- **Task objective**:
Look at the entries below and reproduce them exactly.

(Dataset entries)
▬▬▬▬▬▬▬▬▬▬
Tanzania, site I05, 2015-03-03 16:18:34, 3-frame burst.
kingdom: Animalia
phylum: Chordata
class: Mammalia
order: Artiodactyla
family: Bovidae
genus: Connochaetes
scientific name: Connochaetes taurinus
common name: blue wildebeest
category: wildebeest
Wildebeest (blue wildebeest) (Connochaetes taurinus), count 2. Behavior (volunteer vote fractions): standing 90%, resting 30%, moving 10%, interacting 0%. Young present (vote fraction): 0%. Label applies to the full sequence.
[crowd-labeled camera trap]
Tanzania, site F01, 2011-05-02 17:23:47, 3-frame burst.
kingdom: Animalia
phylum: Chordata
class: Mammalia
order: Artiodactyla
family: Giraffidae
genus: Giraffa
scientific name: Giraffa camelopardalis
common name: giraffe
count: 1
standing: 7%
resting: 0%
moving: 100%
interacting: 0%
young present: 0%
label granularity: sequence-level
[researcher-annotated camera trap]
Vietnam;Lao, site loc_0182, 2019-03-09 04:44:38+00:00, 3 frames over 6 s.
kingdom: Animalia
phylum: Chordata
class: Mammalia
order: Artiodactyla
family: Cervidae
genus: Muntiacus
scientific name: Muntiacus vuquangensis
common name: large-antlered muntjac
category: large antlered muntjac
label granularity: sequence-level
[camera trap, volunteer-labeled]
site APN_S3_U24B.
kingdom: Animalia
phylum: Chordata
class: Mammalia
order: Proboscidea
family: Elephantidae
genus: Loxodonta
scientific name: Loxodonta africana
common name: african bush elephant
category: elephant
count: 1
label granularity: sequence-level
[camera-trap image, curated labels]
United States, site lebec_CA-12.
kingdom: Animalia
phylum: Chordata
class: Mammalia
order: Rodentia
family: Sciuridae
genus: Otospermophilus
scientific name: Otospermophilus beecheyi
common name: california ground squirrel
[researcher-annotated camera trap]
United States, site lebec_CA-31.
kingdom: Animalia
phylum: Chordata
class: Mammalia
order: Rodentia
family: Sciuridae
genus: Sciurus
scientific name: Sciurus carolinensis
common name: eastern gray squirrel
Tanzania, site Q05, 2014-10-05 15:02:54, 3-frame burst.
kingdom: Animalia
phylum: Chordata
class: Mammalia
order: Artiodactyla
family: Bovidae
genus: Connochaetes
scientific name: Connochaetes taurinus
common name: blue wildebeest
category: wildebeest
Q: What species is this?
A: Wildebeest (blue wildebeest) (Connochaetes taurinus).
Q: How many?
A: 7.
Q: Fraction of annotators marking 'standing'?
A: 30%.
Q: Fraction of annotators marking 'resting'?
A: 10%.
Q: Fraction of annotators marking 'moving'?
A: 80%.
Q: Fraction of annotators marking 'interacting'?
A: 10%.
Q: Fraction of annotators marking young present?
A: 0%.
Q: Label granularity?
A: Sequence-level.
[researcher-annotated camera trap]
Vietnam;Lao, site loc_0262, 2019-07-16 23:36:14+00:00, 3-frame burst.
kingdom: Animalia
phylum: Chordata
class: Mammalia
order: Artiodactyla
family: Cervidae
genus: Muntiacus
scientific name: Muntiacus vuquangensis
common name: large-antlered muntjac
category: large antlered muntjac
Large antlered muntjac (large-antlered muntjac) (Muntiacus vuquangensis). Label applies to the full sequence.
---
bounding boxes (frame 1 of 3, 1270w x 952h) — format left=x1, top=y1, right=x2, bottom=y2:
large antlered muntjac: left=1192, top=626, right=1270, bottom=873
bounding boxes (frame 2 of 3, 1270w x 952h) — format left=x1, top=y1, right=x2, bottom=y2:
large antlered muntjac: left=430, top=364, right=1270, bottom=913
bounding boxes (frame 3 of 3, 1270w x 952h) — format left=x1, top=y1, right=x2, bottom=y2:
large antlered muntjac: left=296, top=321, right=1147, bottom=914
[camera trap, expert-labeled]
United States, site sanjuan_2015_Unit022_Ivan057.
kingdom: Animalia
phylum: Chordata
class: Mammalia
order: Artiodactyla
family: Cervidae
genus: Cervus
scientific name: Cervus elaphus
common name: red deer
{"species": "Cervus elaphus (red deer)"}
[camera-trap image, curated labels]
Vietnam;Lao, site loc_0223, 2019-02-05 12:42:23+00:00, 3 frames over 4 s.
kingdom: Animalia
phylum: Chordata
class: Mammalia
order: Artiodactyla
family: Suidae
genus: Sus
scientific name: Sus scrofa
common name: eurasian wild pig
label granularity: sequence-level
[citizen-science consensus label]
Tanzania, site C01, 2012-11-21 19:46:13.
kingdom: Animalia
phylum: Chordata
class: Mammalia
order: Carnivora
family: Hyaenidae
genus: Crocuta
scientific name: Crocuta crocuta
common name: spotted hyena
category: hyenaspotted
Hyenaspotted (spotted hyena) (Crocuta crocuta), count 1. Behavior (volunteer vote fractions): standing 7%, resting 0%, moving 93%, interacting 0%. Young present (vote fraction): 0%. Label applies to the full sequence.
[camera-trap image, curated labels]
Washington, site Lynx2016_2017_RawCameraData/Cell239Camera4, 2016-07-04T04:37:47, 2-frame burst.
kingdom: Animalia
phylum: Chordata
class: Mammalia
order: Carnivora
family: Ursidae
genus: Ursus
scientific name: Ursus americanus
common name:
▬▬▬▬▬▬▬▬▬▬
- **Output for this task**:
Tanzania, site I05, 2015-03-03 16:18:34, 3-frame burst.
kingdom: Animalia
phylum: Chordata
class: Mammalia
order: Artiodactyla
family: Bovidae
genus: Connochaetes
scientific name: Connochaetes taurinus
common name: blue wildebeest
category: wildebeest
Wildebeest (blue wildebeest) (Connochaetes taurinus), count 2. Behavior (volunteer vote fractions): standing 90%, resting 30%, moving 10%, interacting 0%. Young present (vote fraction): 0%. Label applies to the full sequence.
[crowd-labeled camera trap]
Tanzania, site F01, 2011-05-02 17:23:47, 3-frame burst.
kingdom: Animalia
phylum: Chordata
class: Mammalia
order: Artiodactyla
family: Giraffidae
genus: Giraffa
scientific name: Giraffa camelopardalis
common name: giraffe
count: 1
standing: 7%
resting: 0%
moving: 100%
interacting: 0%
young present: 0%
label granularity: sequence-level
[researcher-annotated camera trap]
Vietnam;Lao, site loc_0182, 2019-03-09 04:44:38+00:00, 3 frames over 6 s.
kingdom: Animalia
phylum: Chordata
class: Mammalia
order: Artiodactyla
family: Cervidae
genus: Muntiacus
scientific name: Muntiacus vuquangensis
common name: large-antlered muntjac
category: large antlered muntjac
label granularity: sequence-level
[camera trap, volunteer-labeled]
site APN_S3_U24B.
kingdom: Animalia
phylum: Chordata
class: Mammalia
order: Proboscidea
family: Elephantidae
genus: Loxodonta
scientific name: Loxodonta africana
common name: african bush elephant
category: elephant
count: 1
label granularity: sequence-level
[camera-trap image, curated labels]
United States, site lebec_CA-12.
kingdom: Animalia
phylum: Chordata
class: Mammalia
order: Rodentia
family: Sciuridae
genus: Otospermophilus
scientific name: Otospermophilus beecheyi
common name: california ground squirrel
[researcher-annotated camera trap]
United States, site lebec_CA-31.
kingdom: Animalia
phylum: Chordata
class: Mammalia
order: Rodentia
family: Sciuridae
genus: Sciurus
scientific name: Sciurus carolinensis
common name: eastern gray squirrel
Tanzania, site Q05, 2014-10-05 15:02:54, 3-frame burst.
kingdom: Animalia
phylum: Chordata
class: Mammalia
order: Artiodactyla
family: Bovidae
genus: Connochaetes
scientific name: Connochaetes taurinus
common name: blue wildebeest
category: wildebeest
Q: What species is this?
A: Wildebeest (blue wildebeest) (Connochaetes taurinus).
Q: How many?
A: 7.
Q: Fraction of annotators marking 'standing'?
A: 30%.
Q: Fraction of annotators marking 'resting'?
A: 10%.
Q: Fraction of annotators marking 'moving'?
A: 80%.
Q: Fraction of annotators marking 'interacting'?
A: 10%.
Q: Fraction of annotators marking young present?
A: 0%.
Q: Label granularity?
A: Sequence-level.
[researcher-annotated camera trap]
Vietnam;Lao, site loc_0262, 2019-07-16 23:36:14+00:00, 3-frame burst.
kingdom: Animalia
phylum: Chordata
class: Mammalia
order: Artiodactyla
family: Cervidae
genus: Muntiacus
scientific name: Muntiacus vuquangensis
common name: large-antlered muntjac
category: large antlered muntjac
Large antlered muntjac (large-antlered muntjac) (Muntiacus vuquangensis). Label applies to the full sequence.
---
bounding boxes (frame 1 of 3, 1270w x 952h) — format left=x1, top=y1, right=x2, bottom=y2:
large antlered muntjac: left=1192, top=626, right=1270, bottom=873
bounding boxes (frame 2 of 3, 1270w x 952h) — format left=x1, top=y1, right=x2, bottom=y2:
large antlered muntjac: left=430, top=364, right=1270, bottom=913
bounding boxes (frame 3 of 3, 1270w x 952h) — format left=x1, top=y1, right=x2, bottom=y2:
large antlered muntjac: left=296, top=321, right=1147, bottom=914
[camera trap, expert-labeled]
United States, site sanjuan_2015_Unit022_Ivan057.
kingdom: Animalia
phylum: Chordata
class: Mammalia
order: Artiodactyla
family: Cervidae
genus: Cervus
scientific name: Cervus elaphus
common name: red deer
{"species": "Cervus elaphus (red deer)"}
[camera-trap image, curated labels]
Vietnam;Lao, site loc_0223, 2019-02-05 12:42:23+00:00, 3 frames over 4 s.
kingdom: Animalia
phylum: Chordata
class: Mammalia
order: Artiodactyla
family: Suidae
genus: Sus
scientific name: Sus scrofa
common name: eurasian wild pig
label granularity: sequence-level
[citizen-science consensus label]
Tanzania, site C01, 2012-11-21 19:46:13.
kingdom: Animalia
phylum: Chordata
class: Mammalia
order: Carnivora
family: Hyaenidae
genus: Crocuta
scientific name: Crocuta crocuta
common name: spotted hyena
category: hyenaspotted
Hyenaspotted (spotted hyena) (Crocuta crocuta), count 1. Behavior (volunteer vote fractions): standing 7%, resting 0%, moving 93%, interacting 0%. Young present (vote fraction): 0%. Label applies to the full sequence.
[camera-trap image, curated labels]
Washington, site Lynx2016_2017_RawCameraData/Cell239Camera4, 2016-07-04T04:37:47, 2-frame burst.
kingdom: Animalia
phylum: Chordata
class: Mammalia
order: Carnivora
family: Ursidae
genus: Ursus
scientific name: Ursus americanus
common name:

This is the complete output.